Camera calibration has to be performed with the Cal_PNP package to get a homography matrix, then the path to the homography matrix has to be configured in MOT.CALIBRATION
. An example homography matrix file is provided for highway.mp4
at config/examples/highway_calibration.txt.
Express Multi-camera tracking runs MOT on all cameras and then hierarchical clustering on single-camera tracks. Temporal constraints are also considered, and have to be pre-configured in the MTMC.CAMERA_LAYOUT
parameter. An example config for CityFlow S02 (4 cameras at a crossroad) is at config/cityflow/express_s02.yaml. Its part describing the MTMC config is:
MTMC:
CAMERA_LAYOUT: 'config/cityflow/s02_camera_layout.txt'
LINKAGE: 'average'
MIN_SIM: 0.5
EXPRESS:
FINAL_VIDEO_OUTPUT: true
CAMERAS:
- "video": "datasets/cityflow_track3/validation/S02/c006/vdo.avi"
"detection_mask": "assets/cityflow/c006_mask.jpg"
"calibration": "datasets/cityflow_track3/validation/S02/c006/calibration.txt"
- "video": "datasets/cityflow_track3/validation/S02/c007/vdo.avi"
"detection_mask": "assets/cityflow/c007_mask.jpg"
"calibration": "datasets/cityflow_track3/validation/S02/c007/calibration.txt"
- "video": "datasets/cityflow_track3/validation/S02/c008/vdo.avi"
"detection_mask": "assets/cityflow/c008_mask.jpg"
"calibration": "datasets/cityflow_track3/validation/S02/c008/calibration.txt"
- "video": "datasets/cityflow_track3/validation/S02/c009/vdo.avi"
"detection_mask": "assets/cityflow/c009_mask.jpg"
"calibration": "datasets/cityflow_track3/validation/S02/c009/calibration.txt"
The MOT config is the same for all cameras, but for each camera, at least the "video" key has to be given in EXPRESS.CAMERAS
, the meaning of the keys is the same as in the MOT config.

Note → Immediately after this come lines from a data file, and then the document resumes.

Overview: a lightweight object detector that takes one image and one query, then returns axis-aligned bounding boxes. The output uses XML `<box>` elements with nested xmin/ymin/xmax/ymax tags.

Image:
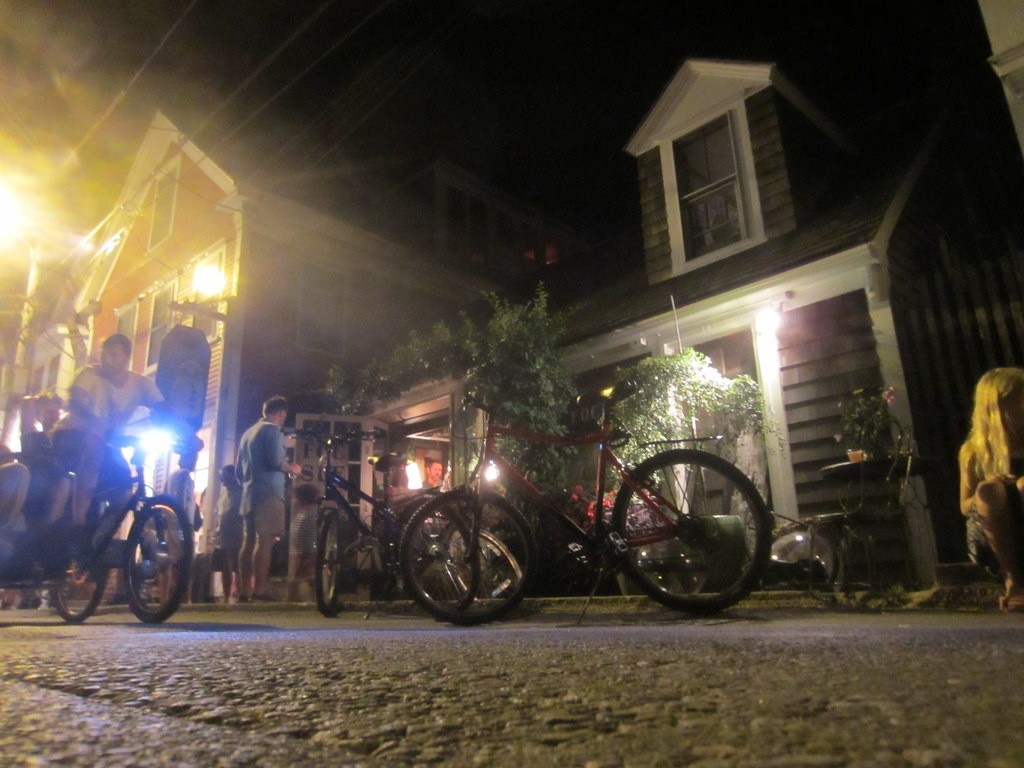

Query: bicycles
<box><xmin>399</xmin><ymin>380</ymin><xmax>775</xmax><ymax>627</ymax></box>
<box><xmin>54</xmin><ymin>433</ymin><xmax>193</xmax><ymax>623</ymax></box>
<box><xmin>281</xmin><ymin>426</ymin><xmax>522</xmax><ymax>619</ymax></box>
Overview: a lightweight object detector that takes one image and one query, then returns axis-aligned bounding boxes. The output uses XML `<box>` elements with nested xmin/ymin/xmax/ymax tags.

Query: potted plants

In the MTMC config there are only a few paramteres:
MTMC.LINKAGE
chooses the linkage for hierarchical clustering from ['single', 'complete', 'average'].MTMC.MIN_SIM
is the minimal similarity between multi-cam tracks above which they can be merged.MTMC.CAMERA_LAYOUT
stores the mandatory camera constraints file. The camera layout file for CityFlow S02 is at config/cityflow/s02_camera_layout.txt. On Cityflow S02 express MTMC can be run as:
$ export PYTHONPATH=$(pwd)
$ python3 mtmc/run_express_mtmc.py --config cityflow/express_s02.yaml
For running the example config, the S02 scenario of the Cityflow dataset is needed to be unzipped to
datasets/cityflow_track3/validation
.
Models trained by my reid/vehicle_reid repo are supported out-of-the-box in the configuration. Other torch models could be integrated by modifying the model loading in mot/run_tracker.py
, which currently looks like this:
# initialize reid model
reid_model = load_model_from_opts(cfg.MOT.REID_MODEL_OPTS,
ckpt=cfg.MOT.REID_MODEL_CKPT,
remove_classifier=True)
If you reuse this work, please consider citing our paper:
Szűcs, G., Borsodi, R., Papp, D. (2023). Multi-Camera Trajectory Matching based on Hierarchical Clustering and Constraints. Multimedia Tools and Applications, https://doi.org/10.1007/s11042-023-17397-0
Some parts are adapted from other repositories:
- nwojke/deep_sort: Original
DeepSORT code.
- theAIGuysCode/yolov4-deepsort:
Enhanced version of DeepSORT.
- ifzhang/ByteTrack: Original
ByteTrack tracker code.
The yolov5 and vehicle_reid repos are used as submodules.